Those who believe Obamacare is finally gaining traction are probably feeling vindicated this week, as the Congressional Budget Office now says the ACA could be more than $100 billion cheaper than initially expected. As the NYT explains, premiums for ACA plans will be lower than the CBO thought, so the government subsidies provided to help people pay their premiums will also go down. The CBO report lists one key reason why premiums are expected to be lower than originally predicted:
A crucial factor in the current revision was an analysis of the characteristics of plans offered through the exchanges in 2014. Previously, CBO and JCT had expected that those plans’ characteristics would closely resemble the characteristics of employment-based plans throughout the projection period. However, the plans being offered through the exchanges this year appear to have, in general, lower payment rates for providers, narrower networks of providers, and tighter management of their subscribers’ use of health care than employment-based plans do.

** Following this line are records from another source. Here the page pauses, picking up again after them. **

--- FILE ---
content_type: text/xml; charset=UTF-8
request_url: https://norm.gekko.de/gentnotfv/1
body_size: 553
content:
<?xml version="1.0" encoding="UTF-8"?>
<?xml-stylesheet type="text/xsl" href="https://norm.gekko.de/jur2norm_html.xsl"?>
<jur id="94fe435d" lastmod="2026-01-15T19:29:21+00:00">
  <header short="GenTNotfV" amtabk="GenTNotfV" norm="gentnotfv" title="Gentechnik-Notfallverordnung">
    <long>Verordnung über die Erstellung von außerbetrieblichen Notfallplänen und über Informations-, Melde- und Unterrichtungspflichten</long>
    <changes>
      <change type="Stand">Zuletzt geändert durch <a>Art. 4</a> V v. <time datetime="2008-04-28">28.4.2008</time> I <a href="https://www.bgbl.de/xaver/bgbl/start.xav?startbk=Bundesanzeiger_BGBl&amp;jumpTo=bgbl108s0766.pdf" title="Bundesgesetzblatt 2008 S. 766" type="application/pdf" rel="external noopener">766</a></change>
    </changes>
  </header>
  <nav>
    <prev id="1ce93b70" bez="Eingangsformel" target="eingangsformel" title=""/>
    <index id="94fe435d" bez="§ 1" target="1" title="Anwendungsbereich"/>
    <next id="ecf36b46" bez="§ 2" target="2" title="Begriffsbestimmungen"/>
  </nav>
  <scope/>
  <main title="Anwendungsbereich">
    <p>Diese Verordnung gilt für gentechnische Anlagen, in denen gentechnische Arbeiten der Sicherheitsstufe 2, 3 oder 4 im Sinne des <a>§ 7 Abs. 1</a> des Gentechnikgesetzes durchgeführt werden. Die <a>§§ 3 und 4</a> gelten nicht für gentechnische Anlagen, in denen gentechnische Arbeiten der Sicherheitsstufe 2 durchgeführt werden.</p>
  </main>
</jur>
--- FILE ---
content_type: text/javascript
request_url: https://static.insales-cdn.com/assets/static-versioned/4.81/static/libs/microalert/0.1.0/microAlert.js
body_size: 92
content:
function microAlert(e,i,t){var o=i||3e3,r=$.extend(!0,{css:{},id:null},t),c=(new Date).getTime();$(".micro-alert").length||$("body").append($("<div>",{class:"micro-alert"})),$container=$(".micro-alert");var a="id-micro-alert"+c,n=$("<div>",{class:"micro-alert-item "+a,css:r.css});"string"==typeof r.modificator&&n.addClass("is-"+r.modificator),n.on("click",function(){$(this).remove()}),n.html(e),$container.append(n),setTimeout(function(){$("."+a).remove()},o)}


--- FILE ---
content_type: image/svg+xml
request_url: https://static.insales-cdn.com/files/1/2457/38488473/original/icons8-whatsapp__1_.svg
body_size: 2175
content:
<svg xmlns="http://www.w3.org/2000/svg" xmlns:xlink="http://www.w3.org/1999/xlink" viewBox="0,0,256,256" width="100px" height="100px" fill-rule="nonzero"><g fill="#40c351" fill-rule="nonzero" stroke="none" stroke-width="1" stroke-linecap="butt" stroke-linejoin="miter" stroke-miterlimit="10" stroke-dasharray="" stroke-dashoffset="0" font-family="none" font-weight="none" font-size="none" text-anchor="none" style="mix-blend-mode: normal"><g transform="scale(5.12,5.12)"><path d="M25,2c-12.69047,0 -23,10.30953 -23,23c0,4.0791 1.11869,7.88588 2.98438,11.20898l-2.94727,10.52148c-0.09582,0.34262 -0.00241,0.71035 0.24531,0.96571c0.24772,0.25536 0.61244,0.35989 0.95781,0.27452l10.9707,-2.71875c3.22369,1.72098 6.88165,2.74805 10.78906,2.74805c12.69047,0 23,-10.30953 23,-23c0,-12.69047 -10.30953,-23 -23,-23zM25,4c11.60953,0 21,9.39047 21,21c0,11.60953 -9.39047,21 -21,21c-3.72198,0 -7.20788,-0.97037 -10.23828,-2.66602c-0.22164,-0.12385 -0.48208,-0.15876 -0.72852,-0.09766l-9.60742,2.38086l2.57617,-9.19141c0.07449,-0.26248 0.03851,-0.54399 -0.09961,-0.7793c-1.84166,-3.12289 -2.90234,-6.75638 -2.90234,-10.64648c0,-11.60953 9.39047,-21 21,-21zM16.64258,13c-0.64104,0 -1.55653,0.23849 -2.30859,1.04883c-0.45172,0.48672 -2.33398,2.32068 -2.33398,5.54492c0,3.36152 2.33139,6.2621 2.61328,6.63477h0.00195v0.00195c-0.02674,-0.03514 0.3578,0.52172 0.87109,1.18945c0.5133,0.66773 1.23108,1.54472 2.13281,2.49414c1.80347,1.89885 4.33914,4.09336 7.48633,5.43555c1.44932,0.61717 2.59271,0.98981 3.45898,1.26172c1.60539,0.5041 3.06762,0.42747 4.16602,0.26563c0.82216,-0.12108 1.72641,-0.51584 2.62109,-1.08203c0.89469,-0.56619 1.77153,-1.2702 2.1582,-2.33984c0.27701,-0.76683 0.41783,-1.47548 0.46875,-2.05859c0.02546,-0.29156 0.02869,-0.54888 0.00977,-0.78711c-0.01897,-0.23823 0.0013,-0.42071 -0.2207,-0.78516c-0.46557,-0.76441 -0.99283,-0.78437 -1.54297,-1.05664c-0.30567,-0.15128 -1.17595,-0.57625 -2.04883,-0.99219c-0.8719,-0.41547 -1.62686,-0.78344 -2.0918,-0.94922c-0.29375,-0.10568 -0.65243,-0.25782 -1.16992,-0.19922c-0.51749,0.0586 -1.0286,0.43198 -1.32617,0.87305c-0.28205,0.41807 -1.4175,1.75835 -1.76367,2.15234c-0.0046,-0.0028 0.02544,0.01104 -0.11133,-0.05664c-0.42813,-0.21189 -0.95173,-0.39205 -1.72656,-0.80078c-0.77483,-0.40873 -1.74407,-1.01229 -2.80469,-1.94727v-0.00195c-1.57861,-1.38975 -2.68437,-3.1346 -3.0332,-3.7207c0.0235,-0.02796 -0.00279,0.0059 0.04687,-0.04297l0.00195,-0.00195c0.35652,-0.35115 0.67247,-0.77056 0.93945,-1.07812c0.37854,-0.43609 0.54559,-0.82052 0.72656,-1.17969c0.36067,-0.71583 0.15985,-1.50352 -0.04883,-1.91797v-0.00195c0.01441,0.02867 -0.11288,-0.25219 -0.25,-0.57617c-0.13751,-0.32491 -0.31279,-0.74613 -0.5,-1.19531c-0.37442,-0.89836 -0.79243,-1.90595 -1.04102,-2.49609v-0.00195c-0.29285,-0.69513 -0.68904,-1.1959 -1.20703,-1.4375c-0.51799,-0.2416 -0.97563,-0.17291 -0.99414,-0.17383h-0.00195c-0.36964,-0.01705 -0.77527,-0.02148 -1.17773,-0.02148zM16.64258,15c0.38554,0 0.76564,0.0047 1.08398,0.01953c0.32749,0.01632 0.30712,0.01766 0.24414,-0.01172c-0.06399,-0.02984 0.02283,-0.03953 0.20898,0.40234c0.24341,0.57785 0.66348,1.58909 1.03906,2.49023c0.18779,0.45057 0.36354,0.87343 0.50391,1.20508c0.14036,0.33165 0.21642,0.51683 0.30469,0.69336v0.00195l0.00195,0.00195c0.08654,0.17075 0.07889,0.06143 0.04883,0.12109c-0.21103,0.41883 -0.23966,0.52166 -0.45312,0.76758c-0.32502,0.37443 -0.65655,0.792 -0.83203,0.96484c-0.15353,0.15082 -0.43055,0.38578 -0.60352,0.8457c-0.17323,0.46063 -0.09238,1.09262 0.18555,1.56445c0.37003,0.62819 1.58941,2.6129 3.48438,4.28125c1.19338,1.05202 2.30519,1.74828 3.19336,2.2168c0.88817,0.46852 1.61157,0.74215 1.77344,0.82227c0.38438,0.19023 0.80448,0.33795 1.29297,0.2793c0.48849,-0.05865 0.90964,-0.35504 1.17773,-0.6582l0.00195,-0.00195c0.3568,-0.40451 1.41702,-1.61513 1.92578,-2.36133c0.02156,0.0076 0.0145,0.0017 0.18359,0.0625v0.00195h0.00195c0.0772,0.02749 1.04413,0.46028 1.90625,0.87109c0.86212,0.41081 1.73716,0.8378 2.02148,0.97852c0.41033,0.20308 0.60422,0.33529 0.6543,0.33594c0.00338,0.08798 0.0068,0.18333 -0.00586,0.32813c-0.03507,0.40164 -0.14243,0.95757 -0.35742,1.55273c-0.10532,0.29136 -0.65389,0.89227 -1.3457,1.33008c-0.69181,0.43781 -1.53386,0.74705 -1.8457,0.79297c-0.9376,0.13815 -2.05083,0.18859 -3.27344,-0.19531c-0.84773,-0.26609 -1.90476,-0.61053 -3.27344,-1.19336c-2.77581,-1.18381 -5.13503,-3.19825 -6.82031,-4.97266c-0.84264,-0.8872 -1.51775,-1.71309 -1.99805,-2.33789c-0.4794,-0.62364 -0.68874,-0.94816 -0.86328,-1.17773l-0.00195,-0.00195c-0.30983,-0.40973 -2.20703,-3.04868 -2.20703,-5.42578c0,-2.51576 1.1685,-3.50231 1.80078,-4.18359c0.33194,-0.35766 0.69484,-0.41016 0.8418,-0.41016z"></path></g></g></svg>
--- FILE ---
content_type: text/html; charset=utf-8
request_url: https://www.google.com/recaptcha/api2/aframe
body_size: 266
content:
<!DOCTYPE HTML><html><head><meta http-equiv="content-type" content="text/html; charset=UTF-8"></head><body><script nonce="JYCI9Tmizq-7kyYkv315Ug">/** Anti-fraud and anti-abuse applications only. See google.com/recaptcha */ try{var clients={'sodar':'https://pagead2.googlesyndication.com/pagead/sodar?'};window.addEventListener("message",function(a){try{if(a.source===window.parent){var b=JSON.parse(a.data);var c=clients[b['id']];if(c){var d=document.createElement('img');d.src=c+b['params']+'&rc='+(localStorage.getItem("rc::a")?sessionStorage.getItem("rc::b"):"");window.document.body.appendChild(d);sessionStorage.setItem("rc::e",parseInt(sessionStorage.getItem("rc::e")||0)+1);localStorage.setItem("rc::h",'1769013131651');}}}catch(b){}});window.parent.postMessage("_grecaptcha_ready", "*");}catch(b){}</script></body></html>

You can’t escape tradeoffs. If the new outlook is accurate, the savings are mounting as networks are narrowing—something history tell us consumers very much dislike. Moreover, the CBO report says that the narrow networks to come in 2014 may not be sustainable. By 2016 many more people will get insurance through the ACA. Networks will have to open up again, because insurers won’t be able to take on more customers without also increasing the number of providers available to serve those customers. This will lead back to higher premiums. We see here, as we’ve seen time and time again, that partial information and temporarily hidden tradeoffs are helping to keep the ACA’s beleaguered PR campaign afloat.